Unsurprisingly ahead of the bank holiday week end there is little news this morning. The Daily Note will be taking some time out over the next couple of weeks.   

Private Client Consolidation

  • Consolidation Will plentiful cheap credit, a weak pound and structural change the conditions are set for some overseas predators to help themselves.  The latest declaration is the potential merger of Smith & Williamson and Tilney which could bring a significant challenger to Rathbone and Brewin with £45bn AUM. I had a look at the accounts of Tilney yesterday.  They make 38% EBITDA margins while having £380m debt on the balance sheet and negative net tangible assets, the hallmarks of private equity while their average client portfolio is close to a third of the average client size of Brewin and Rathbone.  See stats below:
Tilney Smith & Williamson Brewin Rathbone IM
Year End Dec 18 April 18 Sept 18 Dec 18
AUM (m) 23,000 20,100 42,800 38,500
Clients (k) 100 62 60
   
Revenue £m 228.9 266.7 329 275.3
Adjusted EBITDA £m 87.4 49.41 83.1 78.8
Costs £m 177.1 218.0 252.3 196.5
Staff Costs £m 88.1 157.5 174.8 104.2
   
Net inflows p.a 2.50% 2.80% 3.70% 3.40%
Average head count 1133 1722 1763 1296
   
Revenue yield on avg. AUM 97.4 132.6 79.3 76.3
EBITDA margin 38.2% 18.5% 25.3% 28.6%
   
Net debt 345.1 280m NAV 274m NAV 464.1m NAV
   
Staff cost/head (£) 77,700 91,480 99,149 80,401
AUM/head (£m) 20.3 11.67 24.28 29.71
AUM/Client (k) 230 690 642
Client/Head 88 35.2 46.3
Staff cost/other costs (%) 49.7% 72.3% 69.3% 53.0%
   
Offices 55 12 30 15
  • Valuations  The price of the Smith & Williamson transaction will be interesting.
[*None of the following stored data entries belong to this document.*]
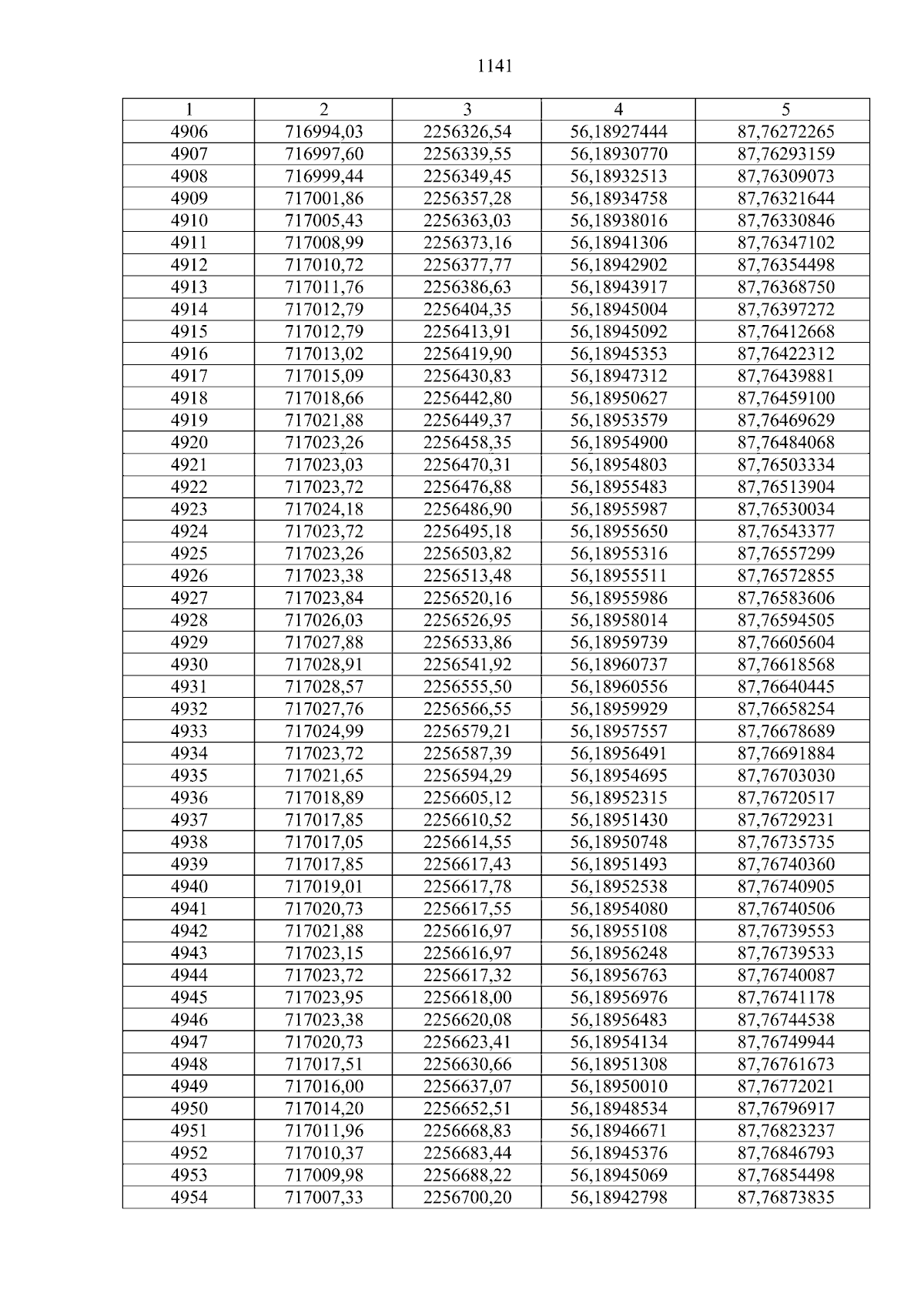 1141

| 1 | 2 | 3 | 4 | 5 |
|---|---|---|---|---|
| 4906 | 716994,03 | 2256326,54 | 56,18927444 | 87,76272265 |
| 4907 | 716997,60 | 2256339,55 | 56,18930770 | 87,76293159 |
| 4908 | 716999,44 | 2256349,45 | 56,18932513 | 87,76309073 |
| 4909 | 717001,86 | 2256357,28 | 56,18934758 | 87,76321644 |
| 4910 | 717005,43 | 2256363,03 | 56,18938016 | 87,76330846 |
| 4911 | 717008,99 | 2256373,16 | 56,18941306 | 87,76347102 |
| 4912 | 717010,72 | 2256377,77 | 56,18942902 | 87,76354498 |
| 4913 | 717011,76 | 2256386,63 | 56,18943917 | 87,76368750 |
| 4914 | 717012,79 | 2256404,35 | 56,18945004 | 87,76397272 |
| 4915 | 717012,79 | 2256413,91 | 56,18945092 | 87,76412668 |
| 4916 | 717013,02 | 2256419,90 | 56,18945353 | 87,76422312 |
| 4917 | 717015,09 | 2256430,83 | 56,18947312 | 87,76439881 |
| 4918 | 717018,66 | 2256442,80 | 56,18950627 | 87,76459100 |
| 4919 | 717021,88 | 2256449,37 | 56,18953579 | 87,76469629 |
| 4920 | 717023,26 | 2256458,35 | 56,18954900 | 87,76484068 |
| 4921 | 717023,03 | 2256470,31 | 56,18954803 | 87,76503334 |
| 4922 | 717023,72 | 2256476,88 | 56,18955483 | 87,76513904 |
| 4923 | 717024,18 | 2256486,90 | 56,18955987 | 87,76530034 |
| 4924 | 717023,72 | 2256495,18 | 56,18955650 | 87,76543377 |
| 4925 | 717023,26 | 2256503,82 | 56,18955316 | 87,76557299 |
| 4926 | 717023,38 | 2256513,48 | 56,18955511 | 87,76572855 |
| 4927 | 717023,84 | 2256520,16 | 56,18955986 | 87,76583606 |
| 4928 | 717026,03 | 2256526,95 | 56,18958014 | 87,76594505 |
| 4929 | 717027,88 | 2256533,86 | 56,18959739 | 87,76605604 |
| 4930 | 717028,91 | 2256541,92 | 56,18960737 | 87,76618568 |
| 4931 | 717028,57 | 2256555,50 | 56,18960556 | 87,76640445 |
| 4932 | 717027,76 | 2256566,55 | 56,18959929 | 87,76658254 |
| 4933 | 717024,99 | 2256579,21 | 56,18957557 | 87,76678689 |
| 4934 | 717023,72 | 2256587,39 | 56,18956491 | 87,76691884 |
| 4935 | 717021,65 | 2256594,29 | 56,18954695 | 87,76703030 |
| 4936 | 717018,89 | 2256605,12 | 56,18952315 | 87,76720517 |
| 4937 | 717017,85 | 2256610,52 | 56,18951430 | 87,76729231 |
| 4938 | 717017,05 | 2256614,55 | 56,18950748 | 87,76735735 |
| 4939 | 717017,85 | 2256617,43 | 56,18951493 | 87,76740360 |
| 4940 | 717019,01 | 2256617,78 | 56,18952538 | 87,76740905 |
| 4941 | 717020,73 | 2256617,55 | 56,18954080 | 87,76740506 |
| 4942 | 717021,88 | 2256616,97 | 56,18955108 | 87,76739553 |
| 4943 | 717023,15 | 2256616,97 | 56,18956248 | 87,76739533 |
| 4944 | 717023,72 | 2256617,32 | 56,18956763 | 87,76740087 |
| 4945 | 717023,95 | 2256618,00 | 56,18956976 | 87,76741178 |
| 4946 | 717023,38 | 2256620,08 | 56,18956483 | 87,76744538 |
| 4947 | 717020,73 | 2256623,41 | 56,18954134 | 87,76749944 |
| 4948 | 717017,51 | 2256630,66 | 56,18951308 | 87,76761673 |
| 4949 | 717016,00 | 2256637,07 | 56,18950010 | 87,76772021 |
| 4950 | 717014,20 | 2256652,51 | 56,18948534 | 87,76796917 |
| 4951 | 717011,96 | 2256668,83 | 56,18946671 | 87,76823237 |
| 4952 | 717010,37 | 2256683,44 | 56,18945376 | 87,76846793 |
| 4953 | 717009,98 | 2256688,22 | 56,18945069 | 87,76854498 |
| 4954 | 717007,33 | 2256700,20 | 56,18942798 | 87,76873835 |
Brewin trades on a PER of 15.1 and yields 5.4% while Rathbone trades on a PER of 16.4 and yields 3%/ EV/AUM is 1.9% for Brewin and 2.6% for Rathbone.
  • Conclusion An aggressive private equity beast prowling the mature wealth management world may be uncomfortable.  It is possible it may force Brewin and Rathbone to acquire or be acquired. With Brewin shares down 18% over the last 12 months and Rathbones down 14% it certainly makes the shares look attractive.

Spread Betters

  • Regulatory contagion was confirmed yesterday with the Australian regulator proposing new rules very similar to those that ESMA introduced this year causing significant loss of revenues for the spreadbetting companies. IG Group stated it would make no difference to their 3-5% underlying growth guidance. Plus 500 stated that Australia represented 15% of their CFD trade while CMC stated it was 17% on their net operating income.
  • Estimates CMC managed to slip into their statement that current trading is ahead of expectations. The recent director purchases of Plus 500 also add confidence.
  • Valuations Plus 500 trades on a PER of 7.1X and yields 8.5%, while CMC trades on 12.2X and yields 4.5% while IG Group ( which I hold) trades on 13.7X and yields 8%.PER is 15.3X falling to 12.8X after bank application costs or 10.6X falling to 9.3X before bank application costs. July NAV is forecast to be £14.9m so this is a 7% premium to book value.
  • Conclusion Plus 500 and IG are aiming for market share gain in this new environment.  This may not be good for next year’s profitability but humans will continue to bet and these companies will emerge stronger in the medium term as they build new products and gain market share.